Eigentlich verwunderlich: Ein indischer Automobilhersteller kommt und kauft nicht nur Großbritanniens Edelmarken Jaguar und Land Rover, er stellt mit dem Tata Nano auch das momentan billigste Auto der Welt auf vier Räder. Mit Folgen: Auf allen Automessen weltweit stiehlt der indische Kleinwagen seither den etablierten Herstellern die Schau.

"Leukoplast-Bomber": der Lloyd LP 300 (Foto: Foto: Lothar Spurzem)

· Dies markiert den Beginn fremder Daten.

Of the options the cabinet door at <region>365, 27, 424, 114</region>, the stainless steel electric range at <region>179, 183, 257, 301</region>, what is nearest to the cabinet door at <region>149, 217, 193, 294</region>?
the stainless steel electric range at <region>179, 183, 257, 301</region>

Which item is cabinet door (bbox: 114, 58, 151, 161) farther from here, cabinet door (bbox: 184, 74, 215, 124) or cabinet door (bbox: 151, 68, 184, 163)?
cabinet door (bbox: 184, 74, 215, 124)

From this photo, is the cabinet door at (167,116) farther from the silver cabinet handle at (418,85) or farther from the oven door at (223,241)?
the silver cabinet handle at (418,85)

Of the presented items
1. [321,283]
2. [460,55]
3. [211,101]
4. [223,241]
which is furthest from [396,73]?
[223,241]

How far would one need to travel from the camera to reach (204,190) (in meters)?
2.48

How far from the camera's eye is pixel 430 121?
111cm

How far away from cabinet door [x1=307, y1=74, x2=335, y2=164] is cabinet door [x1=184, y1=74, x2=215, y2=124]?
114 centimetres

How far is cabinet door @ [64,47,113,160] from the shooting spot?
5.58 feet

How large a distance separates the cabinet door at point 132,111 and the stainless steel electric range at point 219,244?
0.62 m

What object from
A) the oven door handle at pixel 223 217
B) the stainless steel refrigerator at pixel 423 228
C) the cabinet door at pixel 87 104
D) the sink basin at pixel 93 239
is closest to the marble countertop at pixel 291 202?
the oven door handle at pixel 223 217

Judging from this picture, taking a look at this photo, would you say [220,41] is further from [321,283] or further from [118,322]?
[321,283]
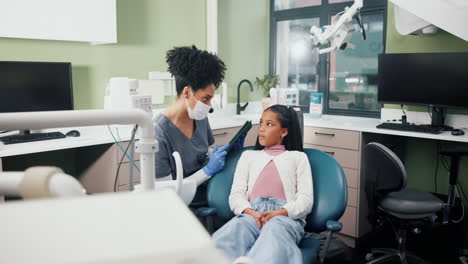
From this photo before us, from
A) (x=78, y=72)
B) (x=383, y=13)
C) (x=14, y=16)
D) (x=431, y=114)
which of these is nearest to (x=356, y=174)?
(x=431, y=114)

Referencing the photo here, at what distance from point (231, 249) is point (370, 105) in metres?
2.49

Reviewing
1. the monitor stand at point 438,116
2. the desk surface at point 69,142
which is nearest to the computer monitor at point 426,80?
the monitor stand at point 438,116

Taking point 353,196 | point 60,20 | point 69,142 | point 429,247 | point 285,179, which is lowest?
point 429,247

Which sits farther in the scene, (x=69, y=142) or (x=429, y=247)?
(x=429, y=247)

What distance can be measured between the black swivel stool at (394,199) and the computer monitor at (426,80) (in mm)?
762

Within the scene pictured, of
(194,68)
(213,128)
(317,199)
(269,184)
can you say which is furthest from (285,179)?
(213,128)

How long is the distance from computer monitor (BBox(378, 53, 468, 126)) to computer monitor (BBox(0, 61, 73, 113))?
2.17 metres

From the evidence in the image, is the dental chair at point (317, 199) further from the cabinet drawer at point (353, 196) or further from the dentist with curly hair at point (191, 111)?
the cabinet drawer at point (353, 196)

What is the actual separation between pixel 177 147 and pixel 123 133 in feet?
2.40

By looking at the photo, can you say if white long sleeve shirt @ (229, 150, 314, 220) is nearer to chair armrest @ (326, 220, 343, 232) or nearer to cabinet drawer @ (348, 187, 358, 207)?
chair armrest @ (326, 220, 343, 232)

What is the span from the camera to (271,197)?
6.64 ft

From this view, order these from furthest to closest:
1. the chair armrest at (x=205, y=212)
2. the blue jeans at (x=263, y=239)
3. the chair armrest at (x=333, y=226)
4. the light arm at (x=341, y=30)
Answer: the light arm at (x=341, y=30)
the chair armrest at (x=205, y=212)
the chair armrest at (x=333, y=226)
the blue jeans at (x=263, y=239)

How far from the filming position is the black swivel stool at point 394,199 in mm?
2337

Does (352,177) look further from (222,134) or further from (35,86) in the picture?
(35,86)
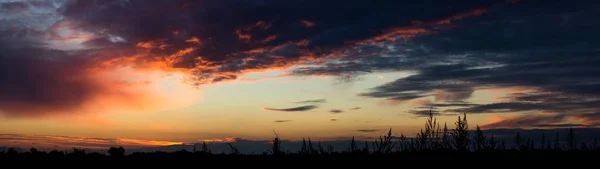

Preiswert dank billiger Technik? Alles schon dagewesen

Zwar ist klar, dass dieses Billigauto mit seinem reduzierten Sicherheitskonzept (ohne ESP, Airbags und ABS), den 12-Zoll-Reifen und seinem 0,6-Liter-Motor so nie nach Deutschland rollen wird, europäische und amerikanische Automanager - darunter auch VW-Konzernchef Martin Winterkorn - bestaunen und umkreisen ihn dennoch wie ein Wunderwerk von einem anderen Stern.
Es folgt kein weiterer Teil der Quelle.